Buying Verizon 5G Home is even harder than finding a Verizon mobile 5G signal
Enlarge / A Verizon 5G Home router/receiver mounted on a window. (credit: Verizon)
If you're hoping to get Verizon's 5G Home Internet service in the near future, you're probably out of luck-even if you live in one of the few cities where it's already deployed. More than two years after its unveiling, Verizon 5G Home is for sale in parts of eight cities, with an emphasis on "parts." PCMag's Sascha Segan used the 5G home service's address-lookup tool to find out how prevalent 5G Home is in areas that have Verizon 5G mobile access, and the results were disappointing.
"Since the company doesn't offer a coverage map for its home service, we pumped more than 400 Chicago and Minneapolis addresses through the Verizon 5G Home address finder and discovered that the home service has even less coverage than the mobile service does," PCMag wrote in the article published yesterday.

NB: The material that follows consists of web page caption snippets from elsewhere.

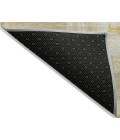Chantille ACN624 Beige 8' x 8' Rug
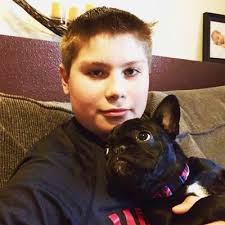 Logan Harms (@harms_logan)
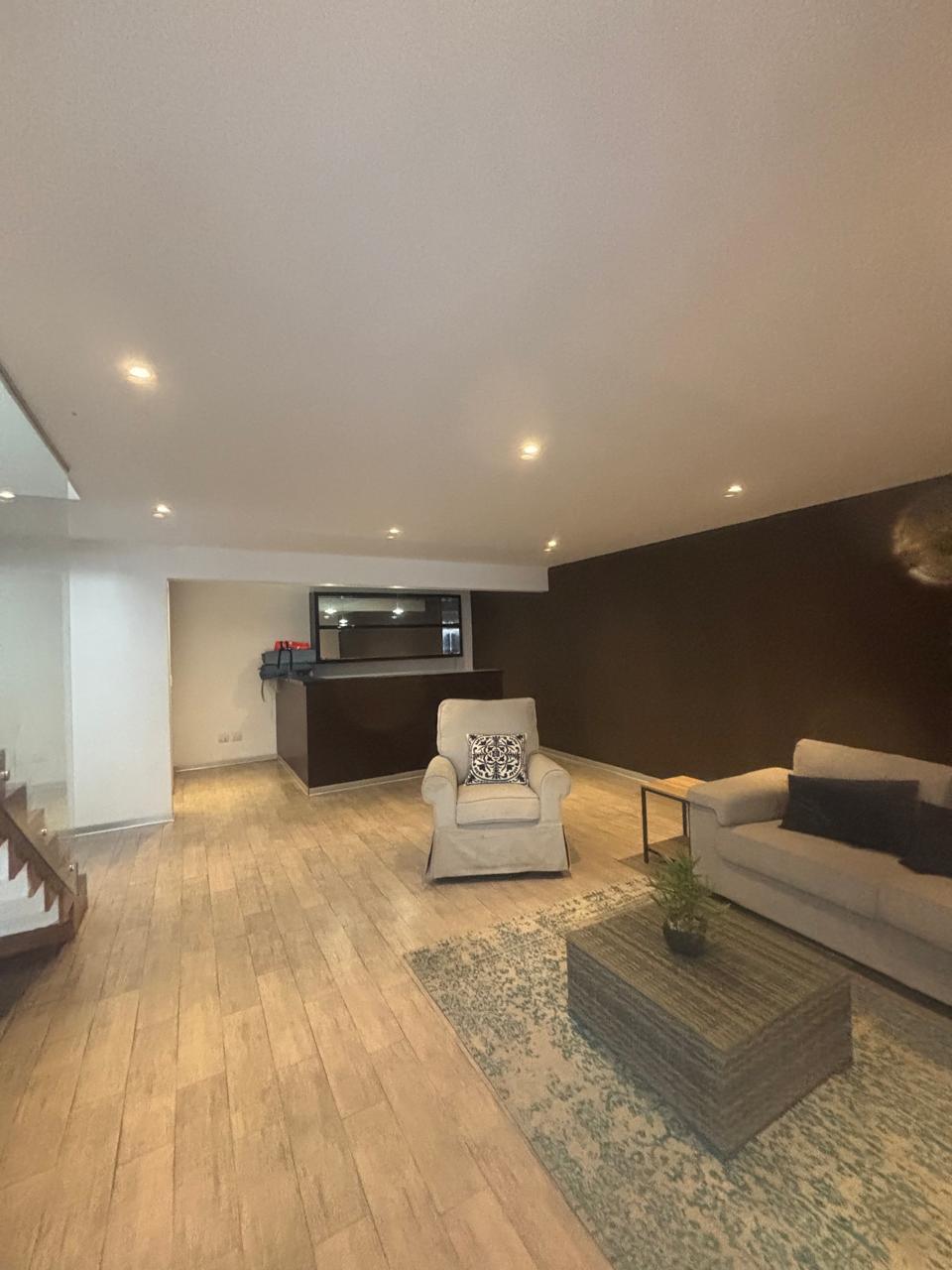 Property img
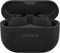 Jabra Elite 10 - Draadloze Oordopjes - ANC - Dolby Atmos - Glans Zwart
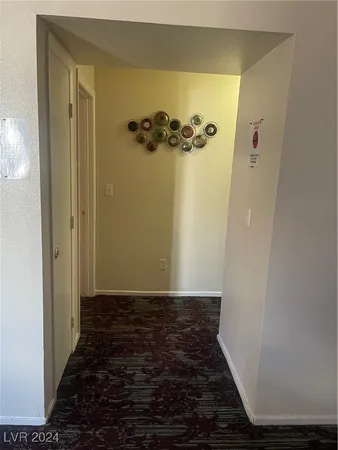 $757,900 | 4664 West Twain Avenue, Las Vegas, NV 89103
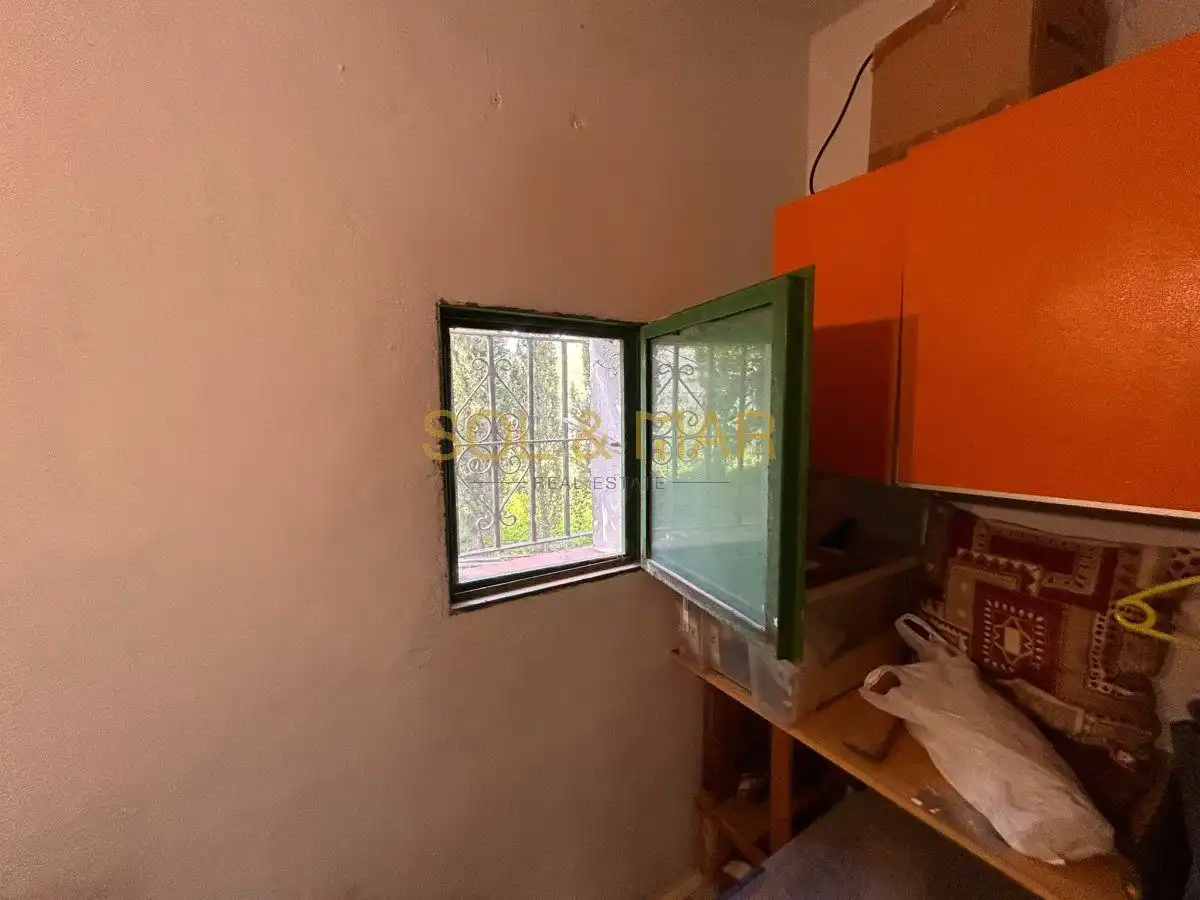 Casa rústica en venta en Nueva Aljaima - Las Tres Leguas - Los Mondeños, imagen 22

Segan's PCMag article includes several maps that show a large majority of houses in Verizon's 5G mobile coverage areas cannot get 5G Home. Verizon 5G mobile has limited reach to begin with because it relies on millimeter-wave frequencies that don't travel far and are easily blocked by walls. The ad industry's self-regulatory body recently urged Verizon to stop running ads that falsely imply the carrier's 5G mobile service is available throughout the United States because "Verizon's 5G coverage is primarily restricted to outdoor locations in certain neighborhoods and varies from block to block."